Realizing I was wandering aimlessly, I opened my map, set a destination, and headed off toward the town of Falkreath. Though I never actually made it all the way there, I observed plenty on the way. The most immediately obvious thing is just how great the game looks. Seriously, it’s ridiculous. Remember how you felt when you first saw Oblivion all those years ago? It’s a similar sensation, but greatly magnified.
The world itself is alive. While I traveled down the road, I came across a trader and her bodyguards… then promptly set them all on fire with my left hand. I stumbled into a bandit camp… and promptly set them all on fire as well. I saw wolves hunting a moose…and promptly set them all on fire. You get where I’m going with this?
Carrying a melee weapon in one hand and wielding what is basically a flamethrower in the other just feels right. The combat in general is far more visceral than it ever has been in previous Elder Scrolls games. Your hits feel like they’re actually connecting with flesh and bone, and the execution moves are brutal and satisfying. Enemies also seem smart, and will surround and pursue you if you mess with them. I know one particular group of bandits was not happy with me for interrupting their fox hunt… so I promptly set them all on fire.
On the UI side of things, the game’s menus have also been greatly improved.

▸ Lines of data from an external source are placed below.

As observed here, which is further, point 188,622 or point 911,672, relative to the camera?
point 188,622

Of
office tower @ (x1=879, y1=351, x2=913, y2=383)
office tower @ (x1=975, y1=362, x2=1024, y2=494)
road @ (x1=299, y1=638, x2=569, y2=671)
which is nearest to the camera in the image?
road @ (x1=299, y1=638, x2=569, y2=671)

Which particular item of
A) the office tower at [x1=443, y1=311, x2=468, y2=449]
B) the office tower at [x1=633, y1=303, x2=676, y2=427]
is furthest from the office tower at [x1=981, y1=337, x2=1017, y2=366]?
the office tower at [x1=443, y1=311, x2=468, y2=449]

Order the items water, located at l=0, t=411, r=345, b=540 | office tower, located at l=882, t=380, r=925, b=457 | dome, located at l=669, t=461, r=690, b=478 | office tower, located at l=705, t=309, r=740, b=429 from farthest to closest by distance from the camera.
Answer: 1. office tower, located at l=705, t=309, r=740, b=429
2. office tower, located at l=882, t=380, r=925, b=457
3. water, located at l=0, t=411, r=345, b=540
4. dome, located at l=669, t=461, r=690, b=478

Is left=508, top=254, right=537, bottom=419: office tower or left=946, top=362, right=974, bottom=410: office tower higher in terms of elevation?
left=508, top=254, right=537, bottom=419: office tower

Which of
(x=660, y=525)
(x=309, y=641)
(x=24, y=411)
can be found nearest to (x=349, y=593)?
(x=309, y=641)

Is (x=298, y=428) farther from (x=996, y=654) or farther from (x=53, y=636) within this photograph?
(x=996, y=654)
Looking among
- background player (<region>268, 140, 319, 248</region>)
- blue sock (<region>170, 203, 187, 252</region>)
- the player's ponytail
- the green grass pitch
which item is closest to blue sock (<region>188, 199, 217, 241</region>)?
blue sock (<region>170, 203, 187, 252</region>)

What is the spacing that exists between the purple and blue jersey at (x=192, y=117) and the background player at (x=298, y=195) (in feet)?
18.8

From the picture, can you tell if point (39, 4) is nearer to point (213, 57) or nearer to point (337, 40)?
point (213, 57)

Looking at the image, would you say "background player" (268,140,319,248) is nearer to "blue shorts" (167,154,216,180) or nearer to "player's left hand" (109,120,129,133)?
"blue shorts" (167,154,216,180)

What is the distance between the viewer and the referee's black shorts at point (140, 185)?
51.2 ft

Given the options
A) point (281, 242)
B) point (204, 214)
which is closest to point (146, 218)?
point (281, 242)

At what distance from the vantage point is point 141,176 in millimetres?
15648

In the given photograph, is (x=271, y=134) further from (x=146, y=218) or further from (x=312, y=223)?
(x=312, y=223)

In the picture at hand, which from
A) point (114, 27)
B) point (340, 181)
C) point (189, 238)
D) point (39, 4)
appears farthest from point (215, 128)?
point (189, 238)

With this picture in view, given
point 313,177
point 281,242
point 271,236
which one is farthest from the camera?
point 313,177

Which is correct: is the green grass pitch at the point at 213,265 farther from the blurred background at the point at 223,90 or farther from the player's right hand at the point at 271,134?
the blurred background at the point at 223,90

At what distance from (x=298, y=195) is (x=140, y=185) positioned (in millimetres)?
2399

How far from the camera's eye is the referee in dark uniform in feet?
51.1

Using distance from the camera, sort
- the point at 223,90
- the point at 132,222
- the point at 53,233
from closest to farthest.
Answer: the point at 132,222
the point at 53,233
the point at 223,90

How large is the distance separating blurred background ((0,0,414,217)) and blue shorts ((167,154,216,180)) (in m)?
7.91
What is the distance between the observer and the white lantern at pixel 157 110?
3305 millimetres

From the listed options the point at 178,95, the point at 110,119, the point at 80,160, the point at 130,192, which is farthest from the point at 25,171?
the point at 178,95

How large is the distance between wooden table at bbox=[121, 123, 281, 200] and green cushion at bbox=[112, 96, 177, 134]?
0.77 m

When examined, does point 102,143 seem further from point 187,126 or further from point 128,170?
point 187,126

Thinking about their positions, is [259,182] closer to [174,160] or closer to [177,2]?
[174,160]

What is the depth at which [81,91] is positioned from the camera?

Rather than a big, bland list of items, the menu is now in a cross shape, making categories easily accessible. Bethesda games have never been known for their attractive menus, so the fact that Skyrim’s is so intuitive was pleasantly surprising.
So even though my time with Skyrim was brief, it was incredibly satisfying and left me wanting more. A whole hell of a lot more. It seems like an improvement over Oblivion in pretty much every way possible, and I can’t wait to pour another 450 hours of my life into it. 11/11/11 can’t come soon enough.